Desahan pasrah keluar begitu saja setiap memandang ke atas puluhan anak
tangga yang berjejer rapi bak parade pasukan baris berbaris di 17
Agustus. Untuk menghibur diri, aku berbisik dalam hati, bahwa si
pembuat bangunan
yang gak aksesibel ini bukan manusia. Jadi gak ngerti
bahwa ada manusia lain yang butuh aksesibilitas. Setidaknya itu membuat
aku berhenti menggerutu.
Suatu ketika, saat hendak istirahat di
beberapa anak tangga di sebuah kantor, tiba-tiba ada seorang bapak yang
berpapasan denganku. Rupanya ia datang dari berlawanan arah. Bapak yang
berkumis tebal ini menatapku dengan mimik kasihan. Aku melempar senyum
kepadanya sebagai kode : I AM OK!
https://www.radioidola.com |
Rupanya isyarat itu tak
membuatnya paham. Tanpa ba bi bu, dia langsung menghampiri, memegang
lengan kiriku dan mencoba untuk memapahku naik ke tangga. Sontak aku
kaget bukan main, dengan refleks, tangan kananku mendorong kuat
tangannya agar lepas.
Situasi itu membuat keseimbanganku berrdiri
hampir goyah, aku mulai miring ke kiri. Beruntung tangan kananku cepat
menggenggam handrail tangga. Kalau tidak, dipastikan aku bakal jatuh
terjungkir di tangga-tangga itu.
"Maaf mbak, saya cuma membantu. Saya kasihan lihat mbak naik tangga," kata bapak itu membela diri.

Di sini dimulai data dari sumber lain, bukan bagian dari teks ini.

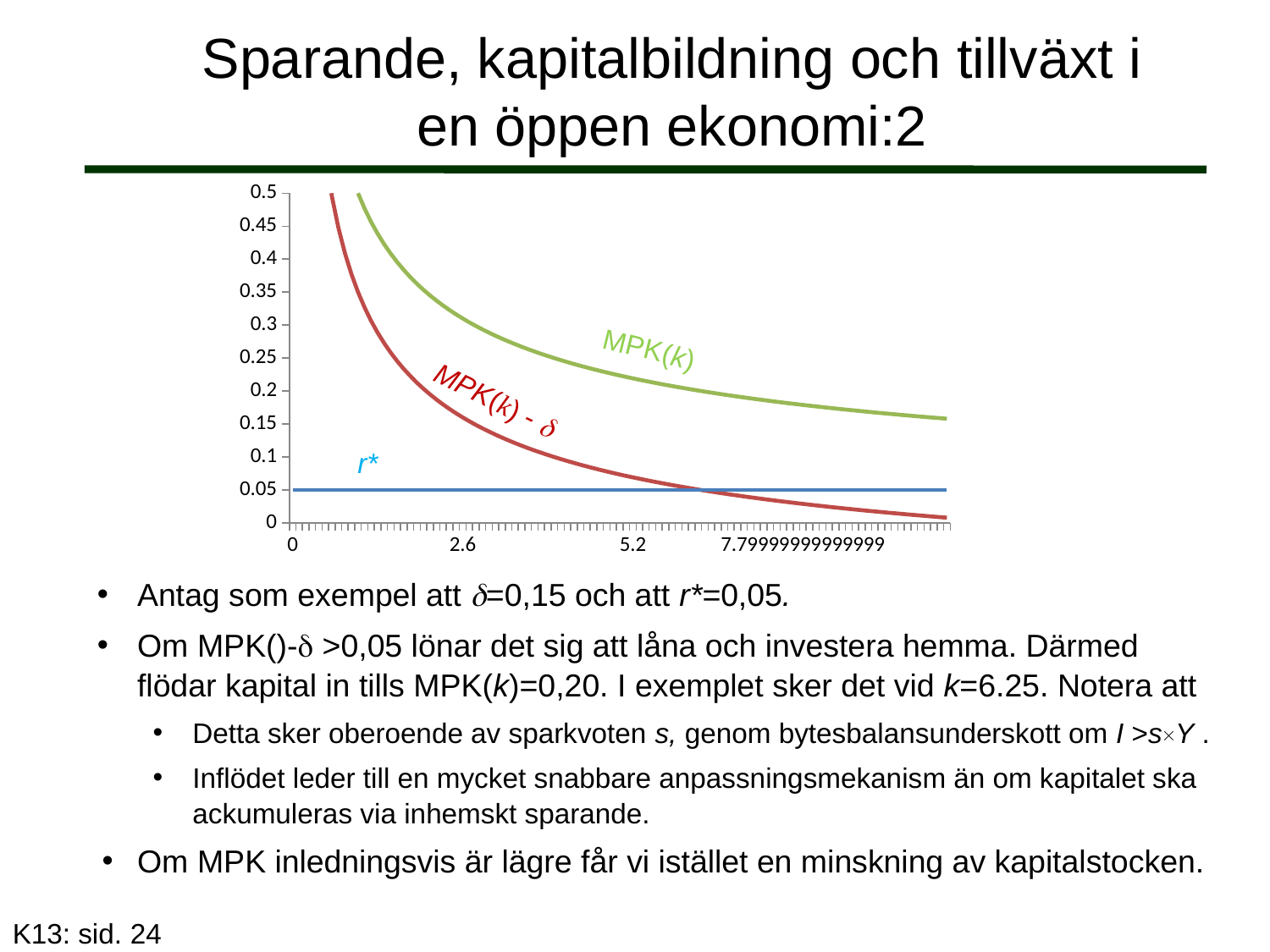
What is the value of the horizontal r* line? 0.05 Does the MPK(k) curve rise or fall as k increases? fall At k = 5.2, is the value of MPK(k) - δ greater or less than 0.1? less Does the MPK(k) - δ curve rise or fall as k increases? fall What colour is the MPK(k) curve? green What is the highest value shown on the y axis? 0.5 What kind of chart is shown on the slide? line chart At k = 7.8, is the value of MPK(k) - δ greater or less than 0.05? less Which curve lies higher, MPK(k) or MPK(k) - δ? MPK(k) How many curves/lines are plotted in the chart? 3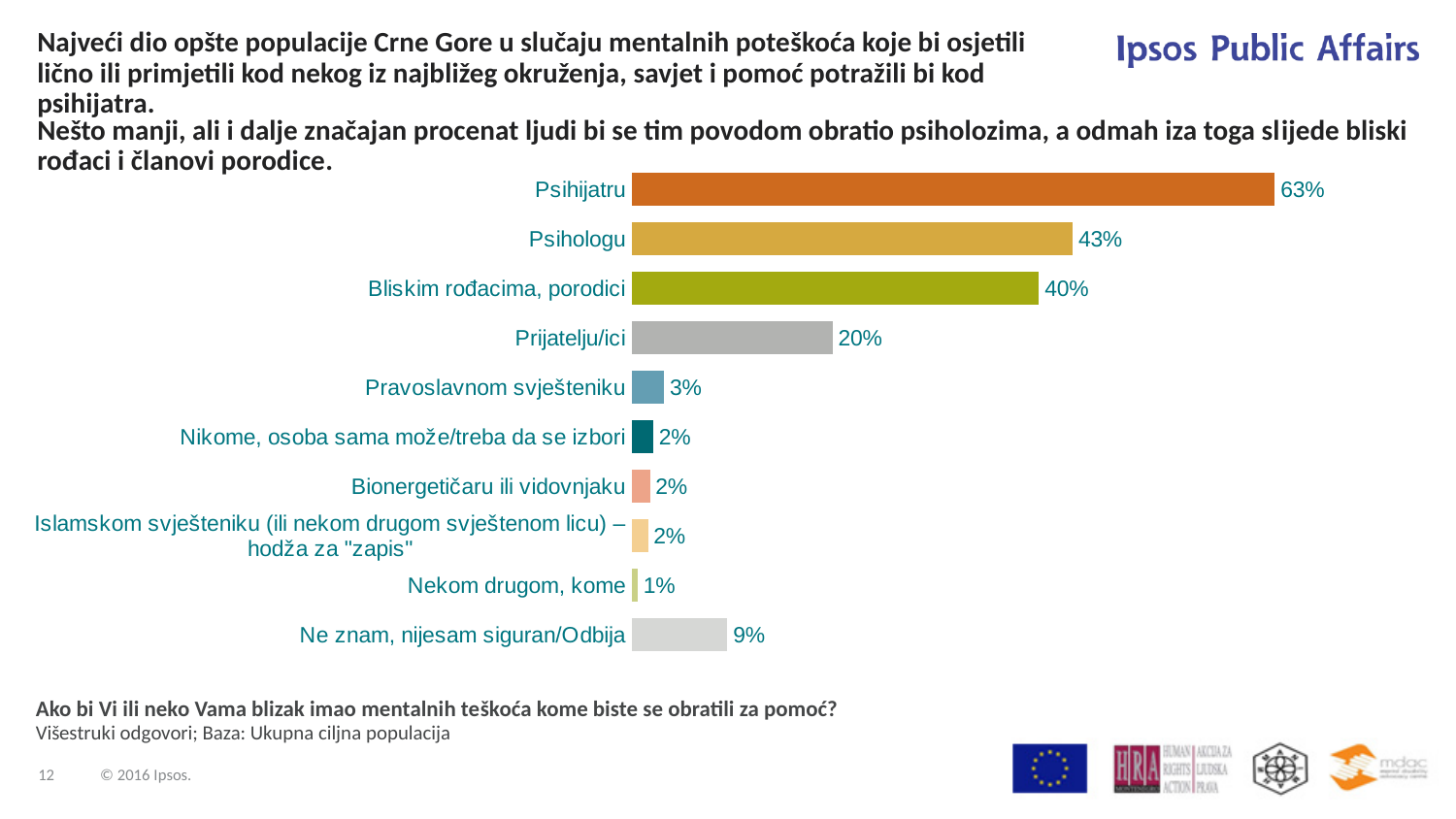
What percentage of respondents would seek help from a psychiatrist (Psihijatru)? 63% Which is larger, the value for Pravoslavnom svješteniku or the value for Ne znam, nijesam siguran/Odbija? Ne znam, nijesam siguran/Odbija Which category has the highest value in the chart? Psihijatru What colour is the bar for Psihijatru? Orange What is the value shown for Psihologu? 43% How many categories are shown in the chart? 10 What is the value for Ne znam, nijesam siguran/Odbija? 9% What type of chart is shown on the slide? Bar chart Which category has the lowest value in the chart? Nekom drugom, kome What percentage is shown for Prijatelju/ici? 20% What is the difference between the values for Psihijatru and Psihologu? 20 percentage points What is the difference between the values for Bliskim rođacima, porodici and Prijatelju/ici? 20 percentage points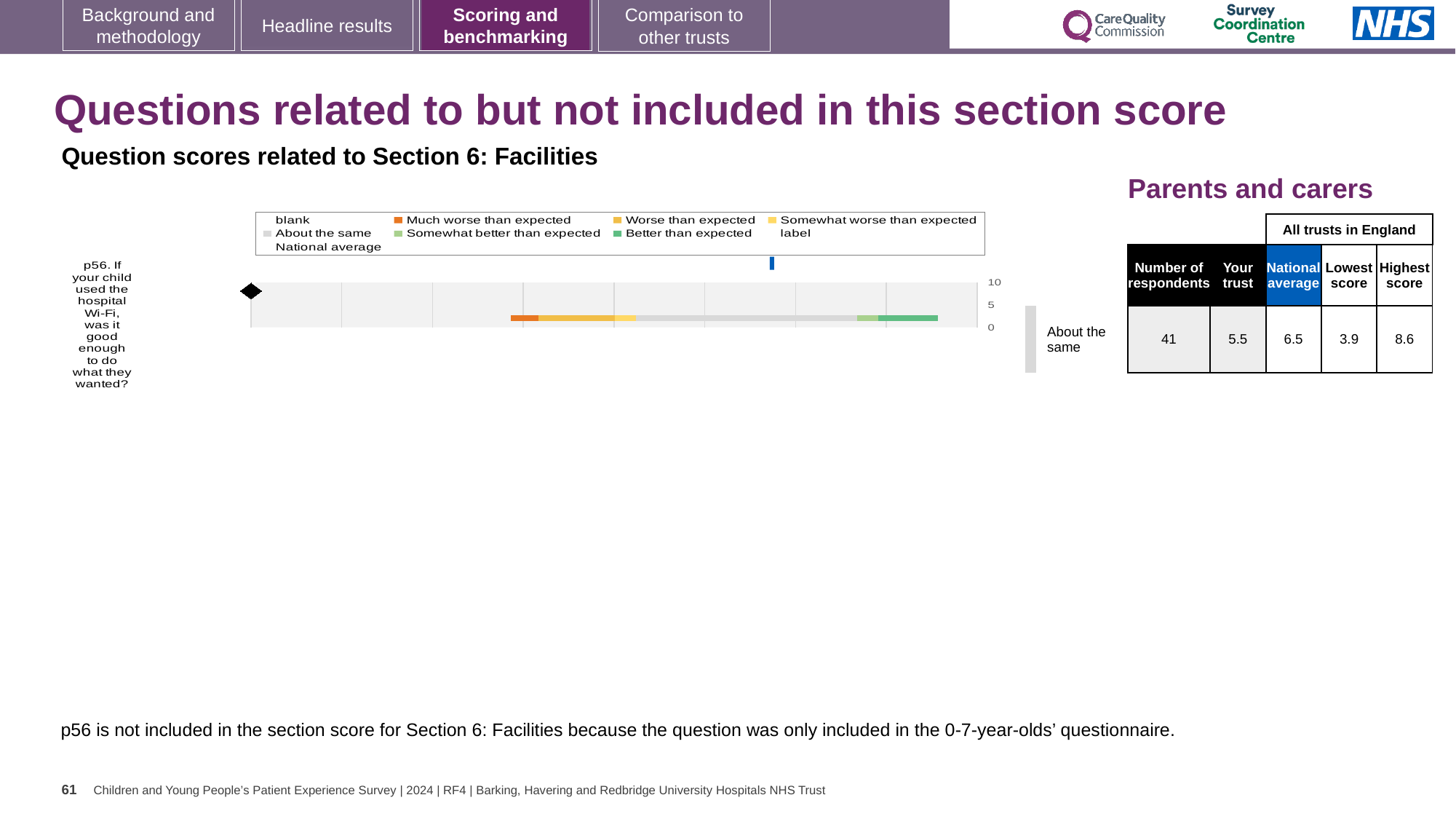
What is the 'Your trust' score for p56 in the table? 5.5 What is the lowest score among all trusts in England for p56? 3.9 How many questions are plotted in the chart? 1 Which is larger for p56, the trust's score or the national average? national average What is the highest score among all trusts in England for p56? 8.6 What colour does the legend use for 'Much worse than expected'? orange What benchmark category is the trust's p56 score placed in? About the same How many respondents answered p56? 41 What is the highest value shown on the chart's axis? 10 What is the national average score for p56? 6.5 What kind of chart is shown on the slide? bar chart What is the difference between the highest and lowest scores for p56 across all trusts in England? 4.7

Mendengar itu, aku tak tahu apakah harus marah, senang atau terharu, gak tahu lah, saling campur.
Aku mencoba senyum, dan bilang "Terima kasih atas niat baiknya, Pak.
Tapi saya tidak butuh bantuan, saya bisa sendiri.” Sebetulnya itu
ketegasan agar Bapak si kumis tebal cepat pergi.
Tapi bukannya
pergi, Bapak ini malah jengkel, dia lalu bilang : "Lah, sudah tahu
begini (difabel), mau apa ke sini? Kalau anda jatuh nanti kami yang
disalah-salahin di koran-koran."
Mendengar itu, emosiku gak bisa ditahan lagi, saya tatap bapak itu yang masih menatap saya dengan jengkel.

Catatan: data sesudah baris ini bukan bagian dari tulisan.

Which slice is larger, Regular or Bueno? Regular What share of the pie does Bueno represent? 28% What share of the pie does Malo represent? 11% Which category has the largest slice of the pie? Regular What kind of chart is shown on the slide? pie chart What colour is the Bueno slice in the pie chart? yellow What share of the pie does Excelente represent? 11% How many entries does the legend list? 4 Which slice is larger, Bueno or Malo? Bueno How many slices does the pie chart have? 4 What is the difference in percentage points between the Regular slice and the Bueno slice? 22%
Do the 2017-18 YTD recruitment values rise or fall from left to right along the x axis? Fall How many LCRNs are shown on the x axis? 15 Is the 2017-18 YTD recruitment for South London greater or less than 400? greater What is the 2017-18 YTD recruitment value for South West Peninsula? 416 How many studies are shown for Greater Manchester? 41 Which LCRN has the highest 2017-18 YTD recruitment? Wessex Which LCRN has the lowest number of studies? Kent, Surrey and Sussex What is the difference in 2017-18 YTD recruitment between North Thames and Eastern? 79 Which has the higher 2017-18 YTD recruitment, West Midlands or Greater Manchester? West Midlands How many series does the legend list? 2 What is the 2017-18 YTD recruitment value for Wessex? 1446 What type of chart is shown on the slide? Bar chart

"Anda kerja di sini?" tanya saya menahan marah.
"Iya."
"Anda dan pimpinan anda memang patut disalahkan karena asal membangun
tanpa melihat ada warga dengan kebutuhan yang berbeda juga akan
menggunakan fasilitas ini. Saya yang harusnya kasihan dengan anda!”
Tak tahu kenapa mulut ini sudah gak bisa ditahan. Pengen melabrak agar
orang-orang kek bapak ini bisa paham aku gak butuh dikasihani. Aku
langsung berlalu dari hadapannya. Lanjut menaiki anak tangga dengan hati
yang kesal.
Makin mengerti kenapa banyak teman-teman difabel
(terutama yang memilliki hambatan mobilitas) rela kehilangan partipasi
sosialnya, sebab ruang-ruang aman dan aksesibel tak berlaku untuk
mereka. Mau ibadah ke tempat ibadah, rumah ibadahnya gak akses. Mau
bikin KTP, kantor lurah gak akses dan gak ramah difabel, ya sudah, sewa
calo saja. Dengan konsekuensi ngeluarin biaya lebih banyak, dan tentu
juga biaya sosialnya.
Pada akhirnya, hak-hak dasar lainnya
menjadi terabaikan. Apalagi pengen kerja? Banyak yang memiliih membunuh
mimpi-mimpinya dari pada dijadikan olok-olokkan. Dan harus rela menjadi
objek belas kasihan keluarga atau orang yang ingin cari pahala.
Jadi kepikiran, sesekali bikin protes kecil . Bikin roleplay naik tangga
pake wheelchair, tapi yang duduk di wheelchair adalah para pejabat yang
sukak bikin program gak ramah difabel. Agar mereka tahu gimana rasanya
ketika dipaksa berada dalam situasi putus asa.
Sebegitu rusaknya rasa empati dan solidaritas manusia hingga tak saling kenal mengenal akan kebutuhan manusia lainnya.
Ikatan kemanusiaan diputus oleh sebuah kata: Normal. Yang nornal yang
berhak segalanya. Sebuah ideologi yang dijaga oleh sistem ekonomi,
politik dan budaya. Mungkin juga dijaga oleh anda.
Pertanyaannya, jika yang disebut normal adalah manusia tanpa
kedisabilitasan, apakah normal disebut manusia jika tanpa kemanusiaan?